C COMME COLLEGE -Belge.

L’école de l’impossible (fragments de vie). Thierry Michel et Christine Pireaux, Belgique, 2020, 104 minutes.

La vie d’un établissement scolaire secondaire belge filmé pendant une année scolaire, depuis la rentrée des enseignants et le discours d’accueil de leur directeur, jusqu’aux examens finaux et l’annonce de leurs résultats. Une vie que nous suivons dans le moindre détail, une immersion centrée surtout sur les élèves, mais qui n’ignore nullement les enseignants et le personnel de surveillance et de direction. Les parents eux sont peu présents. Ils ne sont physiquement dans l’établissement que lors des rencontres parents-profs. Et le film ne sort guère du périmètre du collège que pour des plans de coupe sur son environnement urbain.

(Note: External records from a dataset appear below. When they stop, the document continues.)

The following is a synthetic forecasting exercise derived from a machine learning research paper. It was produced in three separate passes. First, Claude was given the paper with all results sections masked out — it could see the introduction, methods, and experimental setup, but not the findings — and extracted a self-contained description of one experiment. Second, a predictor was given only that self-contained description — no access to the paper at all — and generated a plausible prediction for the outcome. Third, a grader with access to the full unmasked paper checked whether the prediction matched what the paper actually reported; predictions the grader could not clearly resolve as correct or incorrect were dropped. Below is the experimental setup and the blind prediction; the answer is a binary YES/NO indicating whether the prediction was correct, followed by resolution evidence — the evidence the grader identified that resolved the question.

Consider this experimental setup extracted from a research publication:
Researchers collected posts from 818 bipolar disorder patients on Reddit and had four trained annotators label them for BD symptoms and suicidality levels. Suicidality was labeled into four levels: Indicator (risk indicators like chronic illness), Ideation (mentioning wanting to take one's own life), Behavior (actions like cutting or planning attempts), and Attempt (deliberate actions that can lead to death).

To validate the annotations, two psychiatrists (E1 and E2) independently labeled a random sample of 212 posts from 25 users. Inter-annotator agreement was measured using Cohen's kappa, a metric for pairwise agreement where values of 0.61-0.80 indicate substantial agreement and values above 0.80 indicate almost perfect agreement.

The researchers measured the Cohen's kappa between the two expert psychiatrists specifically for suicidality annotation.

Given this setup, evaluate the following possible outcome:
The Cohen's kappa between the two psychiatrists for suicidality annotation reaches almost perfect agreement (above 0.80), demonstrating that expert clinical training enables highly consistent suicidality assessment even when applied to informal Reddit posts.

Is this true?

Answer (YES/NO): YES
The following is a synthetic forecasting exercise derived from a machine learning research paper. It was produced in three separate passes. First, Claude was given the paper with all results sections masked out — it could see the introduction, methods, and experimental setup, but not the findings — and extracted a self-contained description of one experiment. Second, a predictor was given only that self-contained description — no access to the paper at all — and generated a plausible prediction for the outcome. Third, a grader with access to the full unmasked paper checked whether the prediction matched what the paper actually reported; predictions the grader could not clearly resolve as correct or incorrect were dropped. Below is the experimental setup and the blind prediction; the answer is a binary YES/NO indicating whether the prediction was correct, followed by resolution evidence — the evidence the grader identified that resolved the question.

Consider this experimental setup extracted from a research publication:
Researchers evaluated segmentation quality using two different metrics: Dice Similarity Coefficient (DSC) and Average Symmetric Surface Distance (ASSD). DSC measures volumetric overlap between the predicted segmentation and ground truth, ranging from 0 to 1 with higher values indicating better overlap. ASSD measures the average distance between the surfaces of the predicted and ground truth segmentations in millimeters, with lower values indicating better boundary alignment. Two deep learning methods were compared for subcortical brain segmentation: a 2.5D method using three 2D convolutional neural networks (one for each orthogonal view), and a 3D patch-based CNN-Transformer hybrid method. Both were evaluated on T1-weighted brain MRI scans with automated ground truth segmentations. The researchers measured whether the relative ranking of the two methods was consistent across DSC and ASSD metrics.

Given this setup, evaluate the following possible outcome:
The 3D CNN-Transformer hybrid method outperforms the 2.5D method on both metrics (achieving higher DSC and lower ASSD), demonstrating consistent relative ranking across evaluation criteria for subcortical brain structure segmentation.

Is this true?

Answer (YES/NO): YES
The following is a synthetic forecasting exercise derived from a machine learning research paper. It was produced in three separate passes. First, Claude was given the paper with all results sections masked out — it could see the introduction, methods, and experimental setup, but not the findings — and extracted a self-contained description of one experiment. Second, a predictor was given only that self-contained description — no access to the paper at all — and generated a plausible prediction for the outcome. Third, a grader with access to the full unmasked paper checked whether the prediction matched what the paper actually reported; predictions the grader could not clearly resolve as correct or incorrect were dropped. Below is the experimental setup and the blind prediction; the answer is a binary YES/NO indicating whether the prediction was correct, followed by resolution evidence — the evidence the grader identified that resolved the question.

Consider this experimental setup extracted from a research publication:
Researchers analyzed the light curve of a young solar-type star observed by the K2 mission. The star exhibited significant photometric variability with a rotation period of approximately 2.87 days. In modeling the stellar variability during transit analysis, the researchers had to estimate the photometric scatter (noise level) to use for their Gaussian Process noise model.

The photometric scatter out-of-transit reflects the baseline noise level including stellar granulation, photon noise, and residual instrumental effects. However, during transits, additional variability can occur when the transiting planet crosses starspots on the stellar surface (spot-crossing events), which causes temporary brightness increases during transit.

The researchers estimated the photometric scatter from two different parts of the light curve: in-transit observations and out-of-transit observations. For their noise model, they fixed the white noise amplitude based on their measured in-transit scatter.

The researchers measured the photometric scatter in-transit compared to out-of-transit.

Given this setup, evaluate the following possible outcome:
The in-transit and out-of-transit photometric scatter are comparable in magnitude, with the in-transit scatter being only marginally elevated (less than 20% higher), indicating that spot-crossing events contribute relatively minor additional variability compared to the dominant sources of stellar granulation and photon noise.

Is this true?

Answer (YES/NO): NO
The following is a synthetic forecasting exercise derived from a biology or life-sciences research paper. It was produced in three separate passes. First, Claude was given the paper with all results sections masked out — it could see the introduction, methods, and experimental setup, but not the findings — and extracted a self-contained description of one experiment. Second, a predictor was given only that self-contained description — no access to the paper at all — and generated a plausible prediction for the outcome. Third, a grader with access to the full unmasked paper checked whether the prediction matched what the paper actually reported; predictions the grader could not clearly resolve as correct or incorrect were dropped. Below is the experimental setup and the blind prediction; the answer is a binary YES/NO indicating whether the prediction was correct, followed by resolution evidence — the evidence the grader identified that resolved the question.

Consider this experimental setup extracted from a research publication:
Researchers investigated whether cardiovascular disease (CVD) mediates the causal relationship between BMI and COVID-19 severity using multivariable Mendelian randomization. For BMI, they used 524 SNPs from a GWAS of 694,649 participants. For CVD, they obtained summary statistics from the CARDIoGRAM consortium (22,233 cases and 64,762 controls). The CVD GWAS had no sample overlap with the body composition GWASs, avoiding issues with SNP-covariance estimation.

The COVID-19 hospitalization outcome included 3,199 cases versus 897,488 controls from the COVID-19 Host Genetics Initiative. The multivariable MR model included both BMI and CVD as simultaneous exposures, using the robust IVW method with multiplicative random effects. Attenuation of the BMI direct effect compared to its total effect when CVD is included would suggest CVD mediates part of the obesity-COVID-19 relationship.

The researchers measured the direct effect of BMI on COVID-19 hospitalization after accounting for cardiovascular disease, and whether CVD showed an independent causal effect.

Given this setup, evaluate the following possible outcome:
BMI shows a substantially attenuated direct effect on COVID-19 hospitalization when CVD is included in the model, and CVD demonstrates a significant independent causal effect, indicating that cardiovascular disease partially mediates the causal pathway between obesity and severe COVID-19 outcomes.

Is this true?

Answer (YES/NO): NO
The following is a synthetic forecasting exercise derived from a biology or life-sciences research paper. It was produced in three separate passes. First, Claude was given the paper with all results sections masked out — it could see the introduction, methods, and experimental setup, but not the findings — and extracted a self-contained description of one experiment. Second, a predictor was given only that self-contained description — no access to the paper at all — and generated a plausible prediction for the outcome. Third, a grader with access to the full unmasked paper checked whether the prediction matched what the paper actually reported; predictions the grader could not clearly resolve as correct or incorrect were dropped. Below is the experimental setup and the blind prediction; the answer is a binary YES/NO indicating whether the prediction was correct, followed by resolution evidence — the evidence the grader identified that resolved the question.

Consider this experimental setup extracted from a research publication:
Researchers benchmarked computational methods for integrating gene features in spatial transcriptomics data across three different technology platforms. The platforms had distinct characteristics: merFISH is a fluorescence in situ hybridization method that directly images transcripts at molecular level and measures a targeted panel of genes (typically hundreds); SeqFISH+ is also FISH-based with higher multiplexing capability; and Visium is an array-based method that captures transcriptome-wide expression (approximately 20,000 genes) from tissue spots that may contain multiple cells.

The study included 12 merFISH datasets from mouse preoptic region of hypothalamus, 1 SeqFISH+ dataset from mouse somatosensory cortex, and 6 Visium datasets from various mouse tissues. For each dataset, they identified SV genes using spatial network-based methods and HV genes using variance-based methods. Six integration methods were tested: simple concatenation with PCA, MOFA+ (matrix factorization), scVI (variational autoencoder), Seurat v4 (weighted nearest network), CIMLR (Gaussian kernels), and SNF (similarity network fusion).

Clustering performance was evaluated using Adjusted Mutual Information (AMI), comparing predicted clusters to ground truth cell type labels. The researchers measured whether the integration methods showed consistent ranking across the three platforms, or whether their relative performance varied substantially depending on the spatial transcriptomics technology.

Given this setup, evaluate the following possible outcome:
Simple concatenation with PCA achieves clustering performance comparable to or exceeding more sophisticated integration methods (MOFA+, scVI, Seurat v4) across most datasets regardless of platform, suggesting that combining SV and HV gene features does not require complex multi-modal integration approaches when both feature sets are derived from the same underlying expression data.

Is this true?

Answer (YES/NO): YES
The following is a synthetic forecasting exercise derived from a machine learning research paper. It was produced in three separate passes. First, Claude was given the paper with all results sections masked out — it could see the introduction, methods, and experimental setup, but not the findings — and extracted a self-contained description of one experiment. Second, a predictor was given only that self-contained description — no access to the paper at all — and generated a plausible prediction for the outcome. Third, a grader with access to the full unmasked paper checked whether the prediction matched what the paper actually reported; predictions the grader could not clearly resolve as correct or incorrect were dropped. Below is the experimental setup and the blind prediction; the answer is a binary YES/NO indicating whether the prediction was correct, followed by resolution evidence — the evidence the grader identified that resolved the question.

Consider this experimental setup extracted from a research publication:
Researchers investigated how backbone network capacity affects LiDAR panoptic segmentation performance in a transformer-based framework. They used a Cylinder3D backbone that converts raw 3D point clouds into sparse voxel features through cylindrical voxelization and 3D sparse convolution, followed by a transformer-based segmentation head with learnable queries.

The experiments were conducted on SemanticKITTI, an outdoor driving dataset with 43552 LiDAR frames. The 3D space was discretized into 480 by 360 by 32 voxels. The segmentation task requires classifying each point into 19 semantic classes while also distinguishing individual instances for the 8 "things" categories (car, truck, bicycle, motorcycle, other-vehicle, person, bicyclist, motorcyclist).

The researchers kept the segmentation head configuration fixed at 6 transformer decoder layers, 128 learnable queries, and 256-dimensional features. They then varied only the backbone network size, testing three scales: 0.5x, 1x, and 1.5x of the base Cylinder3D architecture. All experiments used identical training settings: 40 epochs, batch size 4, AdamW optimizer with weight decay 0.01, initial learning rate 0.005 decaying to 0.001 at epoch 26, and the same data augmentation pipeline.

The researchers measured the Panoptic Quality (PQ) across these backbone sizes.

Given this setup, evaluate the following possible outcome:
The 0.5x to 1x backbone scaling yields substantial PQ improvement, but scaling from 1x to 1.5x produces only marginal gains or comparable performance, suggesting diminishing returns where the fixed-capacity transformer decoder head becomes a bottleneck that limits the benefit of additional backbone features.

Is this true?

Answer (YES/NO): NO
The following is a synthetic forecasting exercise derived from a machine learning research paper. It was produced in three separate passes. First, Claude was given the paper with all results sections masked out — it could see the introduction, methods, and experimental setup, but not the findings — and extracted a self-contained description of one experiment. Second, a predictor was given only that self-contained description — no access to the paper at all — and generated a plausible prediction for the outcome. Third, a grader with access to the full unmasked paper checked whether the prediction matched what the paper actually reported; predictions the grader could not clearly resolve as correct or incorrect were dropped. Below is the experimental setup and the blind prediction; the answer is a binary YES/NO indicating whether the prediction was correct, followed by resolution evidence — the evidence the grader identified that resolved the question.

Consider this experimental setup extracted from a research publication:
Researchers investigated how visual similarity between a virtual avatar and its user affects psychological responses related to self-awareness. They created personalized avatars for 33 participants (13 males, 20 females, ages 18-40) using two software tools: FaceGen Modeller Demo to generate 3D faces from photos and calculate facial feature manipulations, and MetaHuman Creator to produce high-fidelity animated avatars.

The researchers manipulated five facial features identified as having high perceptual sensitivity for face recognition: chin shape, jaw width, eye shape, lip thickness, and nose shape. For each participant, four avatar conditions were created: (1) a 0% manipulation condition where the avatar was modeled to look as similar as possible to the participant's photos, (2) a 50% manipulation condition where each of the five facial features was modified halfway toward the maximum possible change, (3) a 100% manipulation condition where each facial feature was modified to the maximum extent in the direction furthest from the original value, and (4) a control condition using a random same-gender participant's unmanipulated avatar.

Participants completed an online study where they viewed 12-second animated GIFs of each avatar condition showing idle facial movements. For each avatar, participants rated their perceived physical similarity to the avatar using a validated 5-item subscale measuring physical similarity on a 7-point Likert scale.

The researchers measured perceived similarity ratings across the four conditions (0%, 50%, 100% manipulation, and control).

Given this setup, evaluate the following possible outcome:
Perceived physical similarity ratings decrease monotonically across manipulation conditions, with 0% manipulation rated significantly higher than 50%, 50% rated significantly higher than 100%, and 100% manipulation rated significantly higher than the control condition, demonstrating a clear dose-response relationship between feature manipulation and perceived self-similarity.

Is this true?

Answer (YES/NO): NO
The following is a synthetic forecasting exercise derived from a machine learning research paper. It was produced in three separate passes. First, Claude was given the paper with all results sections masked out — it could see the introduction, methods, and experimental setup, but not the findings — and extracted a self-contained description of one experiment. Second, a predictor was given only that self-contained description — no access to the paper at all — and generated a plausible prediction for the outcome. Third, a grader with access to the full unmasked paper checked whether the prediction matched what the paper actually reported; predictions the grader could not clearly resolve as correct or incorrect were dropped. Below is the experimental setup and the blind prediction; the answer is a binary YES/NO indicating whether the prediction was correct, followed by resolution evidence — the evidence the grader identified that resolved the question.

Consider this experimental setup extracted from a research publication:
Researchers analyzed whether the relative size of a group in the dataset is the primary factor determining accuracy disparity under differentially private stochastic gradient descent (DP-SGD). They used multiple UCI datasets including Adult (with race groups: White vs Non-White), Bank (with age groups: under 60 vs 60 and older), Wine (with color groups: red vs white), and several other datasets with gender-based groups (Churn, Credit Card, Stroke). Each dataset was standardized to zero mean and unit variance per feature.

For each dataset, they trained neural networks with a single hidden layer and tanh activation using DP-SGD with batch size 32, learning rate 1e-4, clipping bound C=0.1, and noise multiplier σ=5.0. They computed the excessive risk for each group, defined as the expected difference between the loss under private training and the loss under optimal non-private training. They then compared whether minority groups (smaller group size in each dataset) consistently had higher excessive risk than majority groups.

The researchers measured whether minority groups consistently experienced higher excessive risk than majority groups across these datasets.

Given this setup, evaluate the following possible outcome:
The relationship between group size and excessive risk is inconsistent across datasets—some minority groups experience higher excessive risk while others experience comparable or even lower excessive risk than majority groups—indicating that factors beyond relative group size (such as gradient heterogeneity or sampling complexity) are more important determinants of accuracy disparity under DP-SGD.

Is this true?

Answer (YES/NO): YES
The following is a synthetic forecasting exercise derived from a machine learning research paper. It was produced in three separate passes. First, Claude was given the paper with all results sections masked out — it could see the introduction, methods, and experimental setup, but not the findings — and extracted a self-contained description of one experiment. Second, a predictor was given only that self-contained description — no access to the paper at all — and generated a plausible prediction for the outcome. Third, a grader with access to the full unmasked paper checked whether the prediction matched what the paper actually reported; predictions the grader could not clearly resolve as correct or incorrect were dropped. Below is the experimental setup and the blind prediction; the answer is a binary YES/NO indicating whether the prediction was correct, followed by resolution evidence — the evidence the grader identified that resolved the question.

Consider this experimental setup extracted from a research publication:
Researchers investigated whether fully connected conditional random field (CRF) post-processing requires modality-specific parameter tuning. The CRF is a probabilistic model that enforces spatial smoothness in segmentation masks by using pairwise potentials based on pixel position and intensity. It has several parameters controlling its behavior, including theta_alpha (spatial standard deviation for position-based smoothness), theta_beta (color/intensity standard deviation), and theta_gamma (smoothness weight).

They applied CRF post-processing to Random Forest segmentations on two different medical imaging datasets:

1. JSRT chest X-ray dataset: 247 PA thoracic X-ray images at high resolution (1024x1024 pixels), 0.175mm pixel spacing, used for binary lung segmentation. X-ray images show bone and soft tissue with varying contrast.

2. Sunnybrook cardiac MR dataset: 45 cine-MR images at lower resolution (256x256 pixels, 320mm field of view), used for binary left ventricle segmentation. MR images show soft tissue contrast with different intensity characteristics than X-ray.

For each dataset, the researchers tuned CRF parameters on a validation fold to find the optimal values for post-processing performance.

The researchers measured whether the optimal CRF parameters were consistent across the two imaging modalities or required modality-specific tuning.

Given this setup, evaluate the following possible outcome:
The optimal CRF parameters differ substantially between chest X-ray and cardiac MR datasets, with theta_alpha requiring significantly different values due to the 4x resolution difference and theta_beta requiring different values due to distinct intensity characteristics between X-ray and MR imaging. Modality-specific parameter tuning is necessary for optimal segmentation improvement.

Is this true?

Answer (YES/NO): NO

Un environnement très nettement industriel, même si on sait par ailleurs que la ville est plutôt sinistrée depuis la fermeture des hauts-fourneaux et la disparition de la sidérurgie. Les images, souvent aériennes, du quartier font immanquablement penser aux difficultés sociales et économiques liées au développement du chômage. Des difficultés qui imprègnent les récits de vie des élèves recueillis par les cinéastes. Des récits (« fragments de vie » dit le titre complet du film) marqués par une grande sincérité. Ces élèves, qui ont entre 14 et 18 ans, parlent d’eux sans fausse pudeur, sans rien cacher de leurs difficultés et de leurs défauts. Un garçon évoque par exemple, sans chercher la moindre excuse, le braquage qui l’a conduit pour 10 mois en prison. Un autre évoque aussi directement son addiction à la drogue. Bref, si nous sommes en Belgique, il est très vite évident dans le film qu’il n’y a dans ces récits aucun particularisme – ou régionalisme. Ces adolescents pourraient très bien avoir été filmés dans les banlieues parisiennes ou marseillaises. Et si le film ne nous donne aucune précision sur le fonctionnement institutionnel de l’école en Belgique, nous n’en avons au fond par besoin.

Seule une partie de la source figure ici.